(1.) THIS B. Rule was obtained on a revision petition by the petitioner against whom a suit for eviction was filed by the opposite party on the pleading that the petitioner was a monthly tenant and the suit was one to which the provisions of the West Bengal Premises tenancy Act, 1956, apply. The uncontroverted c. position is that the petitioner's defence against delivery of possession has been struck out under section 17 (3) of the Act. A preliminary point was raised before the court below as to how far in such circumstances the petitioner (defendant) was entitled to contest the suit for ejectment. The learned Court referred to the Full Bench decision of this Court reported in A. I. R. 1977, Cal. 110 (Gurudas Biswas, Appellant V. Charu panna Seal and Ors. Respondents) and observed that "the defendant is permitted to contend and show that the plaintiff is not entitled to the decree on the basis of plaintiff's evidence in argument. As his defence is struck out he is not permitted either to cross-examine plaintiff's witnesses or to call his own witnesses at the trial. " against this order the instant Rule has been obtained. Mr. Ganguly in support of the Rule submits that the Full bench decision of this Court has not been properly appreciated by the trial court. The contention raised by him is that the Full Bench has decided the point that where a defence as to delivery of possession had been struck out under section 17 (3) of the West Bengal Premises Tenancy Act, 1956, the defendant could still take the defence of non service of the notice or notices and invalidity of such notices in the trial court as well as in the court of appeal. He further adds that the Full bench did not specifically decide the point as to whether in taking such defence the tenant defendant is permitted to cross-examine plaintiff's ditnesses on the point of non-service or validity of the notice in question so that this point could be decided by this court. He further adds that on a leading of the Full Bench decision as a whole there is no room for doubt that such cross-examination to the limited extent is permissible.
(2.) IT has, therefore, become necessary to refer to the Full Bench decision and appreciate the point which has been laid down therein. The Full bench was obviously considering two points and those two points have been framed in paragraph 7 of the judgment. They are as follows : 1) In our opinion, where a defence as to delivery of possession has been struck out under section 17 (3) the defendant can no longer take the defence of the non-existence or invalidity of the notice under section 13 (6) either in the court below or in the court of appeal. 2) In our opinion, where a defendant does not appear in the suit below and take the defence as to the non-existence or invalidity of the notice of ejectment he should not be permitted to take the defense for the first time in appeal.
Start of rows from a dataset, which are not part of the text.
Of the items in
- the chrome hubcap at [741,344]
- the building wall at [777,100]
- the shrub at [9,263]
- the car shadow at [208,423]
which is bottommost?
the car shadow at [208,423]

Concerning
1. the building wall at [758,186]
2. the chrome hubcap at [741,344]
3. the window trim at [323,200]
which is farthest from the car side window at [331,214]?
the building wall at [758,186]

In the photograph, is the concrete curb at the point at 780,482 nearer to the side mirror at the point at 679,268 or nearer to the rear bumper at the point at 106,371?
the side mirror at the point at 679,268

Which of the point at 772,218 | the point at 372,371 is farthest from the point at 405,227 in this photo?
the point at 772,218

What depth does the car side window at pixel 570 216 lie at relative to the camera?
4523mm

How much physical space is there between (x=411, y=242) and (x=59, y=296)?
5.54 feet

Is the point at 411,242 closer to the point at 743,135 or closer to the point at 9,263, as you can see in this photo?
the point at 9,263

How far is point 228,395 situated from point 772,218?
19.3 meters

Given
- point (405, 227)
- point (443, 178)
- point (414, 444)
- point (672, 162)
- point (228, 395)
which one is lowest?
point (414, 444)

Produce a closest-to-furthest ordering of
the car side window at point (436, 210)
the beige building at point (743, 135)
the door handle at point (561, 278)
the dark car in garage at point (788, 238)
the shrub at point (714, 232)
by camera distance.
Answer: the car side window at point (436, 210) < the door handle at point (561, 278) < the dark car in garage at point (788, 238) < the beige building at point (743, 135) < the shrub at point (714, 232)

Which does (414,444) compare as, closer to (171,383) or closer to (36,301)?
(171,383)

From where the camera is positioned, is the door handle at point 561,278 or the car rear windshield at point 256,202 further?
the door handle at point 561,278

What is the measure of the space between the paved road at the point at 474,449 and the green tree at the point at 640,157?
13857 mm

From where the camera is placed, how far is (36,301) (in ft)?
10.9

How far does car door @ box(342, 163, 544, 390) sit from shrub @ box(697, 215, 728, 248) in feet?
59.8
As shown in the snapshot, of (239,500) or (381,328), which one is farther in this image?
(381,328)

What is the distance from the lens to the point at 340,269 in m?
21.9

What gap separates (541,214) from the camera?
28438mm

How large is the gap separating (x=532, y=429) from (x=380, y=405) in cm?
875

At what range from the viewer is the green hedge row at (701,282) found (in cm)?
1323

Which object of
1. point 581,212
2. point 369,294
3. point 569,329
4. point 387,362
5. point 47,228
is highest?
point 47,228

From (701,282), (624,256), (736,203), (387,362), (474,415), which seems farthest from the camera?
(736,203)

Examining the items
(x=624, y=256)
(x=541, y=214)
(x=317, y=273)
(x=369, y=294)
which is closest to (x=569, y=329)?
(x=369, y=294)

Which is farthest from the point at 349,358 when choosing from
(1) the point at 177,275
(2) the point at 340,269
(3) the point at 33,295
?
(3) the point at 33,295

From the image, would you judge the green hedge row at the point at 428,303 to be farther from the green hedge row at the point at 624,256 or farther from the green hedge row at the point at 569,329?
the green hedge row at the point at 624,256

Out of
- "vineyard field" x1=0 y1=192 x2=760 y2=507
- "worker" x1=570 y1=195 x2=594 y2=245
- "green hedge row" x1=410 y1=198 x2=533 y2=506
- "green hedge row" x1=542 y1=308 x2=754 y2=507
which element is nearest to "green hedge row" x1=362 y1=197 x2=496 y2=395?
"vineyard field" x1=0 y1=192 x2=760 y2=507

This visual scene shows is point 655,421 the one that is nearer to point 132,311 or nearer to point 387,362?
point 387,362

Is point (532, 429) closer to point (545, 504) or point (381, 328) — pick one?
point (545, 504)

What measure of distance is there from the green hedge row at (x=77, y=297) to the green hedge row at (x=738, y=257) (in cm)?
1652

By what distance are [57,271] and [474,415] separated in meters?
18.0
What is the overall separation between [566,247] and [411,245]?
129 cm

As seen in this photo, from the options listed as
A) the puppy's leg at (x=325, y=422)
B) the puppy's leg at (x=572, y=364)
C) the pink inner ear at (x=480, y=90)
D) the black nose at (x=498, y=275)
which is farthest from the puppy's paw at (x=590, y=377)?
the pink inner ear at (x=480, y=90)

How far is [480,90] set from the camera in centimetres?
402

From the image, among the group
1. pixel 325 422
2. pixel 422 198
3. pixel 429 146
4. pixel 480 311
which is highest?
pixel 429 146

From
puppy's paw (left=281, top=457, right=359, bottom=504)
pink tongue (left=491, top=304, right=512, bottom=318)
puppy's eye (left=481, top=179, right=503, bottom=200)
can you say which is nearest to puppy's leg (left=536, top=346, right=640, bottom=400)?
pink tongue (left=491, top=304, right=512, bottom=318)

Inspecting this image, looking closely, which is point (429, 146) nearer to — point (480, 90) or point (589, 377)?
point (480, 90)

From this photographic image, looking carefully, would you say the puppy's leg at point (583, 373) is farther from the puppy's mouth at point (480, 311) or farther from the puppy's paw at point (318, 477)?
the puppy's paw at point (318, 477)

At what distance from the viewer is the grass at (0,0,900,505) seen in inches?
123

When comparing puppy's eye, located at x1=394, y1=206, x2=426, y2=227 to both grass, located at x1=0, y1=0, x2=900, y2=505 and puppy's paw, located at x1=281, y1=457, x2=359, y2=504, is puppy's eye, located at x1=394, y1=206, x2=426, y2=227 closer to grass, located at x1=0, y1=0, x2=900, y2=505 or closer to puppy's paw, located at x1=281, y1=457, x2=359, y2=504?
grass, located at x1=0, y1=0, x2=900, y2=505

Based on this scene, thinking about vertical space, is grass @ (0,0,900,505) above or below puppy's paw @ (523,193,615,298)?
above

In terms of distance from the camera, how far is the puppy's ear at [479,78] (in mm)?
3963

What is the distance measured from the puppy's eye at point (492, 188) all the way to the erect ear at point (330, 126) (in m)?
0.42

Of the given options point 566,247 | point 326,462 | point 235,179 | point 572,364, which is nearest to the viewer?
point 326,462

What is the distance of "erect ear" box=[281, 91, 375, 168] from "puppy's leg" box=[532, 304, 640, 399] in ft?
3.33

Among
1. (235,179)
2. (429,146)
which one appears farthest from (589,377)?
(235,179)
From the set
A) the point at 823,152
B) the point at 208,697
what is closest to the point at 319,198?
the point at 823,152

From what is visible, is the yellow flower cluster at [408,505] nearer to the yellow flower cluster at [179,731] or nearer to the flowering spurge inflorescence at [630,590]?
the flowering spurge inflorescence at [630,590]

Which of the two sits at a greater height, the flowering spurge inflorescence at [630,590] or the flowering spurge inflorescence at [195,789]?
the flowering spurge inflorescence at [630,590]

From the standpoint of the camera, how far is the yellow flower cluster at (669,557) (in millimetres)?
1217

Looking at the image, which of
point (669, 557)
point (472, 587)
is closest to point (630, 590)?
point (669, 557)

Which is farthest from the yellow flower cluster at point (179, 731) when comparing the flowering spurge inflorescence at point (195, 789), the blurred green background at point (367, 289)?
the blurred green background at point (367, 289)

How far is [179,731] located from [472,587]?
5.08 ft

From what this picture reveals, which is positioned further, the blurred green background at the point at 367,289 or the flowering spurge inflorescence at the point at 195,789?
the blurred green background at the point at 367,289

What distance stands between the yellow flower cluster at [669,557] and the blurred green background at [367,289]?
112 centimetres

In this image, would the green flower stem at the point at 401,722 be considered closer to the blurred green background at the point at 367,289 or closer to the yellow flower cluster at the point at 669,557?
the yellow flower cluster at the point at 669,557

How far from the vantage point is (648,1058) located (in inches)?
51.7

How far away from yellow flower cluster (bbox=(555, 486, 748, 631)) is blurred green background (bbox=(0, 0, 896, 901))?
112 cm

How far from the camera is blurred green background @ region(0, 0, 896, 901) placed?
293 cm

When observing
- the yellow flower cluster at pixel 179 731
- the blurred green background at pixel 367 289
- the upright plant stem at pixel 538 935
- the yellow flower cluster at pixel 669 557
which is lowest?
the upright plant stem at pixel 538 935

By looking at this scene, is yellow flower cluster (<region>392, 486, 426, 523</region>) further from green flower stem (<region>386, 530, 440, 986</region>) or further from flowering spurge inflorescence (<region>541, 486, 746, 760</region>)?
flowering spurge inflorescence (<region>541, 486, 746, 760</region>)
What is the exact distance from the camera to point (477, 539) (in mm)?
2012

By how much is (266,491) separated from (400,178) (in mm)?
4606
(3.) THE court on a consideration of several decisions of this Court has come to the following conclusion on the above two points : 1) Yes can take. It means, therefore, and that is clear from the judgment itself that even when defence against delivery of possession had been struck out the defendant is entitled to take the defence of non-existence or invalidity of a notice. 2) This will also appear from the answer to point no. 2 framed by the court which is to the effect that the defendant should be permitted to take the defence as to non-existence (whereby non service of notice is meant) or invalidity of a notice of ejectment.